(WORKING DATA)
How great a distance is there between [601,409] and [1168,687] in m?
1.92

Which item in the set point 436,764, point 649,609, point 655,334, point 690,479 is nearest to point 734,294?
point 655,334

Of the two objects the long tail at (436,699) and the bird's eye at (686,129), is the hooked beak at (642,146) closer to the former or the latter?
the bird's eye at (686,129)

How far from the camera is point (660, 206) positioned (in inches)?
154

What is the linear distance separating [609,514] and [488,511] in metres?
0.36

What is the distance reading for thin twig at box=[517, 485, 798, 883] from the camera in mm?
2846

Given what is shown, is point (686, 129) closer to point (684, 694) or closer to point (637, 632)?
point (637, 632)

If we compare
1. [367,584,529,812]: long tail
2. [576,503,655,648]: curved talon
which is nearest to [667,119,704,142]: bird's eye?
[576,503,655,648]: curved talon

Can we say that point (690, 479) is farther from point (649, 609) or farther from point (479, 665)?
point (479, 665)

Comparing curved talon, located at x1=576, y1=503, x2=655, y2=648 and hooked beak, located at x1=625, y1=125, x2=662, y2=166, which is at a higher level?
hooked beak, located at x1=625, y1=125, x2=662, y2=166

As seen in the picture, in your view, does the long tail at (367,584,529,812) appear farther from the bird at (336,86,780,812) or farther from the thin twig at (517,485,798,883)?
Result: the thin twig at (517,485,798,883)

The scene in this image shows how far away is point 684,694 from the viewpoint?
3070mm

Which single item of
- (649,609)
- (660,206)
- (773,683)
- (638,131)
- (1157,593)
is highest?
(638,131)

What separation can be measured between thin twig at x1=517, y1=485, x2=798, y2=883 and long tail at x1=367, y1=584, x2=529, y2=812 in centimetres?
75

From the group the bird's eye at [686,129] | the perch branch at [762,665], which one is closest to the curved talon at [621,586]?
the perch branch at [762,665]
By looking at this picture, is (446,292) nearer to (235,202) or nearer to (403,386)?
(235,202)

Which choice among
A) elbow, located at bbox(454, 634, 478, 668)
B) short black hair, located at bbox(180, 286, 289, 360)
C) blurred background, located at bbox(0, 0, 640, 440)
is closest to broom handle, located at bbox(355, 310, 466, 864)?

==

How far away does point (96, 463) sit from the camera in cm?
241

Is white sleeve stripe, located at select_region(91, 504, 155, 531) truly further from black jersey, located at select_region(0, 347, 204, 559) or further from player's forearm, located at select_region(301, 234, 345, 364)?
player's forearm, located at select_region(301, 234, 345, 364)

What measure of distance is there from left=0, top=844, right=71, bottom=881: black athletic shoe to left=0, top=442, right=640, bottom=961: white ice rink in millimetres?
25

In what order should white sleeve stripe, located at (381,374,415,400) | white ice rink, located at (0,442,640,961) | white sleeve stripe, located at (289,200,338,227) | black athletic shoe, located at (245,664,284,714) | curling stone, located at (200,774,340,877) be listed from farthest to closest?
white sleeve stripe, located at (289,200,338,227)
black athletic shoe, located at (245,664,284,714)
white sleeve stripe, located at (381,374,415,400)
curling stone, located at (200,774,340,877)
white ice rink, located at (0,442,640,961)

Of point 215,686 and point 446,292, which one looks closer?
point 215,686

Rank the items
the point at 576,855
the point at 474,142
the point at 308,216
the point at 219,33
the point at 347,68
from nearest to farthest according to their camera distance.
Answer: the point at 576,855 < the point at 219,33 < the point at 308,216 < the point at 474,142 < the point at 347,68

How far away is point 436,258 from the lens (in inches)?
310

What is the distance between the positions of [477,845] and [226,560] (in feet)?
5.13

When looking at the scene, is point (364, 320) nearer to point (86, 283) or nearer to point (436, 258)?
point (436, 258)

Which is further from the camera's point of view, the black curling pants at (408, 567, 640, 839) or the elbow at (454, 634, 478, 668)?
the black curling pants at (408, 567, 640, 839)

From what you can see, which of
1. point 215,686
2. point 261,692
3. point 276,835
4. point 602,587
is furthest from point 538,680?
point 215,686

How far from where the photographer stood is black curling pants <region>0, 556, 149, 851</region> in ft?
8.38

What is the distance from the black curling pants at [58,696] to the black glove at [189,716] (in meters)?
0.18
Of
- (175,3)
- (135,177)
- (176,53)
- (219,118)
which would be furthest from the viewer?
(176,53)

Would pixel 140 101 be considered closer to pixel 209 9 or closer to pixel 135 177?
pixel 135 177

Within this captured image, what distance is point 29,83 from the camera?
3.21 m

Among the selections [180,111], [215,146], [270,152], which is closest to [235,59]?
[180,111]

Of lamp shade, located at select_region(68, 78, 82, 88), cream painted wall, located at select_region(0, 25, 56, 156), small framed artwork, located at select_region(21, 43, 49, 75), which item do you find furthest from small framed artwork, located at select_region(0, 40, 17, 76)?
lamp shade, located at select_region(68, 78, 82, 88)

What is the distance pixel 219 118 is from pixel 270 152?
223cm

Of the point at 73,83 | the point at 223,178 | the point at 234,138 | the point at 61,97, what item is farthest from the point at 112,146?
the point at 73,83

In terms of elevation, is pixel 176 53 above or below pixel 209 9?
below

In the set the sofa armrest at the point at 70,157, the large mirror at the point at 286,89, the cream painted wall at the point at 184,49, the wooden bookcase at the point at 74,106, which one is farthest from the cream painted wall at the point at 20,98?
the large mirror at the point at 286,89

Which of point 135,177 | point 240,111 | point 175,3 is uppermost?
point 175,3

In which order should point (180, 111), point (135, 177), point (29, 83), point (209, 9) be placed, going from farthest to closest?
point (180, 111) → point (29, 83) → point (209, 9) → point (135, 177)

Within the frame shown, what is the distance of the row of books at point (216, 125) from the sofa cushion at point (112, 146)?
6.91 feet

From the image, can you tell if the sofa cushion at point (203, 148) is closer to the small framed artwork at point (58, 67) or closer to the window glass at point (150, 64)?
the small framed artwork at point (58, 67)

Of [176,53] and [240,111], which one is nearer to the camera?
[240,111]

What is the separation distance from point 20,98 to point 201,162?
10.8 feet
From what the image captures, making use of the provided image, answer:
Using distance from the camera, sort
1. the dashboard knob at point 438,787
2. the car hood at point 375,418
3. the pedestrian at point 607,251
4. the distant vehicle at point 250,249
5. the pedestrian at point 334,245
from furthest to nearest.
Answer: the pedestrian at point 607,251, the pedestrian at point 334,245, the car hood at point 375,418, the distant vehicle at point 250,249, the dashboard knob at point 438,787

(AIM OF THE TASK) Extract from the material above the stretch from the line containing "From what the" through the line containing "3. the pedestrian at point 607,251", reproducing each line word for word.

(ANSWER FOR THE TASK)
From what the image captures, making use of the provided image, answer:
Using distance from the camera, sort
1. the dashboard knob at point 438,787
2. the car hood at point 375,418
3. the pedestrian at point 607,251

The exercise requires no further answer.